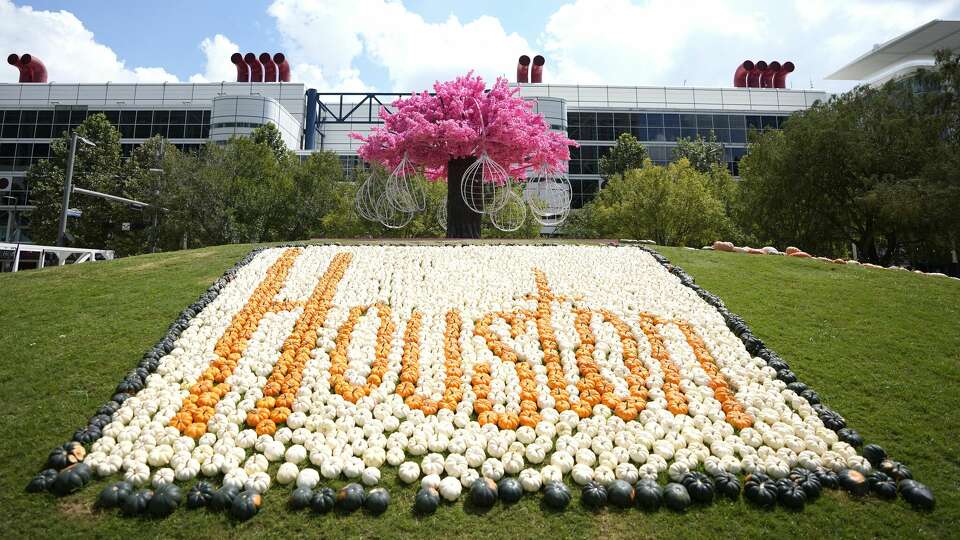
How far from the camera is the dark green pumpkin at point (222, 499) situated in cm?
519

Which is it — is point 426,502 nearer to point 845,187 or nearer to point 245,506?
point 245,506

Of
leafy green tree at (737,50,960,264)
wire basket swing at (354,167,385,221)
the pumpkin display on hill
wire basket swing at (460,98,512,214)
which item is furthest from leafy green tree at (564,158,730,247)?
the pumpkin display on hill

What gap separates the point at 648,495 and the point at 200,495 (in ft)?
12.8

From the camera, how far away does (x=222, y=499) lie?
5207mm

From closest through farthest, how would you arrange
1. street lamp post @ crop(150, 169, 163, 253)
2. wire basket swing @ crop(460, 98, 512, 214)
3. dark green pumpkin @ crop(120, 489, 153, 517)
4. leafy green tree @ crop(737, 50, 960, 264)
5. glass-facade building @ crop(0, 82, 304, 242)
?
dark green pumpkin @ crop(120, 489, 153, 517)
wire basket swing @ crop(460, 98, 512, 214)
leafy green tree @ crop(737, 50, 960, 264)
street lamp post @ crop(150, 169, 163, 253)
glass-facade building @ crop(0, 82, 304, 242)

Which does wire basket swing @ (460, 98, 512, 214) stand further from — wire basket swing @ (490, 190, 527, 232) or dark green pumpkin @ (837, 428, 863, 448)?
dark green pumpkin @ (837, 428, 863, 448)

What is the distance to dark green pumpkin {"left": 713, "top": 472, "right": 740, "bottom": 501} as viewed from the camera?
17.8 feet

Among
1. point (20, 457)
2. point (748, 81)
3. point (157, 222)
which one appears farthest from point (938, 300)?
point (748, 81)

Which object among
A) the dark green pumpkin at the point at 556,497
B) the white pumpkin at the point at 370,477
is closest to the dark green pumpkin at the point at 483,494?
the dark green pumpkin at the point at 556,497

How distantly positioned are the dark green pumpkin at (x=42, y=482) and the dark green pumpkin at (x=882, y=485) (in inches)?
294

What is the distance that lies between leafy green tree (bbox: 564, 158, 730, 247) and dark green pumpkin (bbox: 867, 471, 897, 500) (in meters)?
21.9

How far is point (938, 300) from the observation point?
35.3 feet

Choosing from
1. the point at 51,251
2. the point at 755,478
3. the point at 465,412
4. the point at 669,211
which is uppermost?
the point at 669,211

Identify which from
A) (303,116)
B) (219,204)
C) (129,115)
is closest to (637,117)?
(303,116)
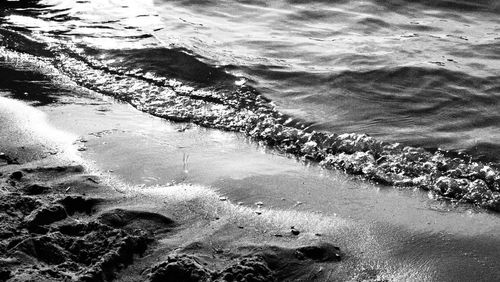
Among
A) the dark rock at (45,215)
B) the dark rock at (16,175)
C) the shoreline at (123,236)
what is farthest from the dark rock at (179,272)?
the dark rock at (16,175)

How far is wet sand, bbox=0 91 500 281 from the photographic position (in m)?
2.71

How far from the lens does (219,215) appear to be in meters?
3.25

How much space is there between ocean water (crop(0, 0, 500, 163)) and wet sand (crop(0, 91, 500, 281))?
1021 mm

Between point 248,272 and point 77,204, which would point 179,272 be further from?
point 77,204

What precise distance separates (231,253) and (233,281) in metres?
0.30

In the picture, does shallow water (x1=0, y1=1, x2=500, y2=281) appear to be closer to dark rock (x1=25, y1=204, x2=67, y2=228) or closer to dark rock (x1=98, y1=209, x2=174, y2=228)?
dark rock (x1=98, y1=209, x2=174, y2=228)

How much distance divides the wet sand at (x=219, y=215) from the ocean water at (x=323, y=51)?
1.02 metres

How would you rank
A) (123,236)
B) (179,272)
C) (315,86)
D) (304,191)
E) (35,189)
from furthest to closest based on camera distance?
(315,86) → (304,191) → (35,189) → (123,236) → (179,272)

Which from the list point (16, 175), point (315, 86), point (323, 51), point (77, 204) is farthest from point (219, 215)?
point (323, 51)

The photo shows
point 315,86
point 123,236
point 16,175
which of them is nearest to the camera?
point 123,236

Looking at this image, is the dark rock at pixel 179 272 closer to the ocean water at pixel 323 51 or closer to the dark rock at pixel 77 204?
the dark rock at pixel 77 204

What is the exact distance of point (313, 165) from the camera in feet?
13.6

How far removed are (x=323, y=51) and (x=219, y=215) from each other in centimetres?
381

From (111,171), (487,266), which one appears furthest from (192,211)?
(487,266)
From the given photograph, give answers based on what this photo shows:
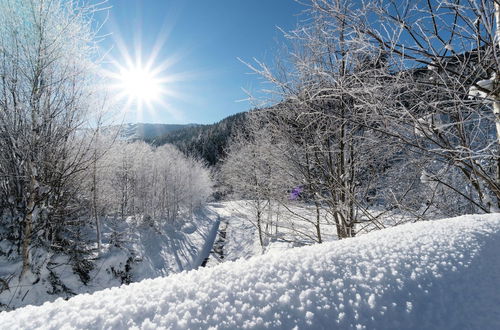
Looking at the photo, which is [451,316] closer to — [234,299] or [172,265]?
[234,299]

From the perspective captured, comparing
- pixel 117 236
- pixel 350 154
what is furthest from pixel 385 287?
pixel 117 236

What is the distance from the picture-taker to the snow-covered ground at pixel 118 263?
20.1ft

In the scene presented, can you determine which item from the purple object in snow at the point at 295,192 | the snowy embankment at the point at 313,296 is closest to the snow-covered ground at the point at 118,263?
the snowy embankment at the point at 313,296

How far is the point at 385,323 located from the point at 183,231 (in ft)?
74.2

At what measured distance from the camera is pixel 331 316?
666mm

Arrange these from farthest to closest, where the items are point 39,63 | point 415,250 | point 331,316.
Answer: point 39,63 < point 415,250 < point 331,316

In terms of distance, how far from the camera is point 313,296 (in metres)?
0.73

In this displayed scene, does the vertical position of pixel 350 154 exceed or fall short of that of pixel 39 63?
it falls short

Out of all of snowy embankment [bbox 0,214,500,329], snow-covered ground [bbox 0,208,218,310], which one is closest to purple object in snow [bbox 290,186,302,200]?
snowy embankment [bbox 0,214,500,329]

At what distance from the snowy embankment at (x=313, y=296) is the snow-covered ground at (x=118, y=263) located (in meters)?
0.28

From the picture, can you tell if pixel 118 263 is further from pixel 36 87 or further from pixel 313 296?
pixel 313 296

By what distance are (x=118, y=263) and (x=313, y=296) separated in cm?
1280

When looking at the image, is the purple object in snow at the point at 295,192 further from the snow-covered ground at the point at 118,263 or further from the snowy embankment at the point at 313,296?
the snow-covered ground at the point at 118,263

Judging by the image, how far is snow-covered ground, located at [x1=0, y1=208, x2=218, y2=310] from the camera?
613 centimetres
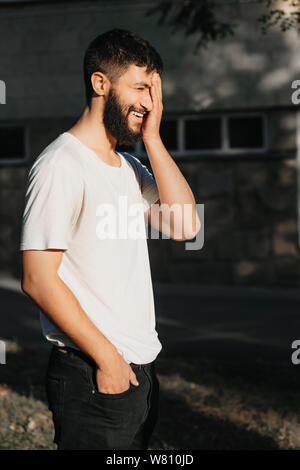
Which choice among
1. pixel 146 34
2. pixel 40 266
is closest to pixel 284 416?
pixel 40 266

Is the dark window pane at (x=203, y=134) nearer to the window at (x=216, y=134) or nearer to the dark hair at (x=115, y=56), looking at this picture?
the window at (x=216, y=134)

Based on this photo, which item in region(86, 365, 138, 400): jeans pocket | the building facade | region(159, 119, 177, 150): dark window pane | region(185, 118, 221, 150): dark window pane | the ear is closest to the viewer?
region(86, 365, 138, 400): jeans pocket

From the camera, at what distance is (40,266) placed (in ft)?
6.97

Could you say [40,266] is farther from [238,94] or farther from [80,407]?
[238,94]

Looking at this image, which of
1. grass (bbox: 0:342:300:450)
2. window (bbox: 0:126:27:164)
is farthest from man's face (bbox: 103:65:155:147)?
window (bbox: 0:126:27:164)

# [Work instructions]
Copy every item above word for word, leaving the pictures out of your copy.

# [Output of the task]
How far from the camera is the dark green pumpkin at point (222, 499) situated in cm?
519

Which is it — is point 426,502 nearer to point 845,187 or nearer to point 245,506?
point 245,506

Of
leafy green tree at (737,50,960,264)
wire basket swing at (354,167,385,221)
the pumpkin display on hill
wire basket swing at (460,98,512,214)
which item is furthest from leafy green tree at (564,158,730,247)?
the pumpkin display on hill

What gap separates the point at 648,495 and the point at 200,495 (in ft)?
12.8

From the camera, how far away does (x=222, y=499) lie?
5207mm

From closest through farthest, how would you arrange
1. street lamp post @ crop(150, 169, 163, 253)
2. wire basket swing @ crop(460, 98, 512, 214)
3. dark green pumpkin @ crop(120, 489, 153, 517)
4. leafy green tree @ crop(737, 50, 960, 264)
5. glass-facade building @ crop(0, 82, 304, 242)
?
dark green pumpkin @ crop(120, 489, 153, 517)
wire basket swing @ crop(460, 98, 512, 214)
leafy green tree @ crop(737, 50, 960, 264)
street lamp post @ crop(150, 169, 163, 253)
glass-facade building @ crop(0, 82, 304, 242)

Which does wire basket swing @ (460, 98, 512, 214) stand further from — wire basket swing @ (490, 190, 527, 232) or dark green pumpkin @ (837, 428, 863, 448)?
dark green pumpkin @ (837, 428, 863, 448)

What is the distance to dark green pumpkin {"left": 713, "top": 472, "right": 740, "bottom": 501} as viewed from the camera?
17.8 feet

Among
1. point (20, 457)
2. point (748, 81)
3. point (157, 222)
which one appears farthest from point (938, 300)?
point (748, 81)

Which object among
A) the dark green pumpkin at the point at 556,497
B) the white pumpkin at the point at 370,477
is closest to the dark green pumpkin at the point at 483,494?
the dark green pumpkin at the point at 556,497

How distantly positioned are the dark green pumpkin at (x=42, y=482) and the dark green pumpkin at (x=882, y=485) (in inches)?
294

What is the distance that lies between leafy green tree (bbox: 564, 158, 730, 247) and dark green pumpkin (bbox: 867, 471, 897, 500) (in meters)?
21.9

How far is point (938, 300) from the observation point?
35.3 feet

Choosing from
1. the point at 51,251
2. the point at 755,478
3. the point at 465,412
4. the point at 669,211
which is uppermost?
the point at 669,211

Identify which from
A) (303,116)
B) (219,204)
C) (129,115)
is closest to (637,117)?
(303,116)
Among
A) the dark rock at (45,215)
B) the dark rock at (16,175)
C) the shoreline at (123,236)
what is farthest from the dark rock at (179,272)?
the dark rock at (16,175)

How far is wet sand, bbox=0 91 500 281 from the photographic position (in m)?
2.71

How far from the lens does (219,215) appear to be in meters?
3.25

How much space is there between ocean water (crop(0, 0, 500, 163)) and wet sand (crop(0, 91, 500, 281))?
1021 mm

Between point 248,272 and point 77,204, which would point 179,272 be further from?
point 77,204

What precise distance separates (231,253) and (233,281) in metres?
0.30

In the picture, does shallow water (x1=0, y1=1, x2=500, y2=281) appear to be closer to dark rock (x1=25, y1=204, x2=67, y2=228) or closer to dark rock (x1=98, y1=209, x2=174, y2=228)?
dark rock (x1=98, y1=209, x2=174, y2=228)

How much distance divides the wet sand at (x=219, y=215) from the ocean water at (x=323, y=51)?
1.02 metres

How would you rank
A) (123,236)
B) (179,272)
C) (315,86)
D) (304,191)
E) (35,189)
from furthest to closest based on camera distance?
(315,86) → (304,191) → (35,189) → (123,236) → (179,272)

Which from the list point (16, 175), point (315, 86), point (323, 51), point (77, 204) is farthest from point (219, 215)?
point (323, 51)

The photo shows
point 315,86
point 123,236
point 16,175
which of them is nearest to the camera?
point 123,236

Looking at this image, is the dark rock at pixel 179 272 closer to the ocean water at pixel 323 51 or closer to the dark rock at pixel 77 204?
the dark rock at pixel 77 204

What is the exact distance of point (313, 165) from the camera in feet?
13.6

How far removed are (x=323, y=51) and (x=219, y=215) from each other in centimetres?
381

From (111,171), (487,266), which one appears furthest from (192,211)?
(487,266)
From the given photograph, give answers based on what this photo shows:
Looking at the photo, which is [451,316] closer to — [234,299] or [172,265]?
[234,299]

From the perspective captured, comparing
- pixel 117 236
- pixel 350 154
what is furthest from pixel 385 287?
pixel 117 236

What is the distance from the picture-taker to the snow-covered ground at pixel 118 263?
20.1ft

In the scene presented, can you determine which item from the purple object in snow at the point at 295,192 | the snowy embankment at the point at 313,296 is closest to the snow-covered ground at the point at 118,263?
the snowy embankment at the point at 313,296

How far is the point at 385,323 located from the point at 183,231 (in ft)?
74.2

At what measured distance from the camera is pixel 331 316?
666mm

Arrange these from farthest to closest, where the items are point 39,63 | point 415,250 | point 331,316.
Answer: point 39,63 < point 415,250 < point 331,316

In terms of distance, how far from the camera is point 313,296 (in metres)?
0.73

In this displayed scene, does the vertical position of pixel 350 154 exceed or fall short of that of pixel 39 63?
it falls short

Out of all of snowy embankment [bbox 0,214,500,329], snow-covered ground [bbox 0,208,218,310], which one is closest to purple object in snow [bbox 290,186,302,200]?
snowy embankment [bbox 0,214,500,329]

At what distance from the snowy embankment at (x=313, y=296) is the snow-covered ground at (x=118, y=263) located (in meters)?
0.28

From the picture, can you tell if pixel 118 263 is further from pixel 36 87 or further from pixel 313 296?
pixel 313 296

By what distance are (x=118, y=263) and (x=313, y=296) separated in cm?
1280

When looking at the image, is the purple object in snow at the point at 295,192 further from the snow-covered ground at the point at 118,263 or further from the snowy embankment at the point at 313,296?
the snow-covered ground at the point at 118,263

Judging by the image, how far is snow-covered ground, located at [x1=0, y1=208, x2=218, y2=310] from the camera?
613 centimetres
Which choice among
1. pixel 146 34
2. pixel 40 266
is closest to pixel 284 416?
pixel 40 266

Is the dark window pane at (x=203, y=134) nearer to the window at (x=216, y=134) or nearer to the dark hair at (x=115, y=56), looking at this picture?
the window at (x=216, y=134)

Based on this photo, which item in region(86, 365, 138, 400): jeans pocket | the building facade | region(159, 119, 177, 150): dark window pane | region(185, 118, 221, 150): dark window pane | the ear is closest to the viewer?
region(86, 365, 138, 400): jeans pocket

From the camera, at what distance is (40,266) placed (in ft)?
6.97

Could you say [40,266] is farther from [238,94] or farther from [80,407]?
[238,94]

Looking at this image, which of
1. grass (bbox: 0:342:300:450)
2. window (bbox: 0:126:27:164)
is farthest from man's face (bbox: 103:65:155:147)?
window (bbox: 0:126:27:164)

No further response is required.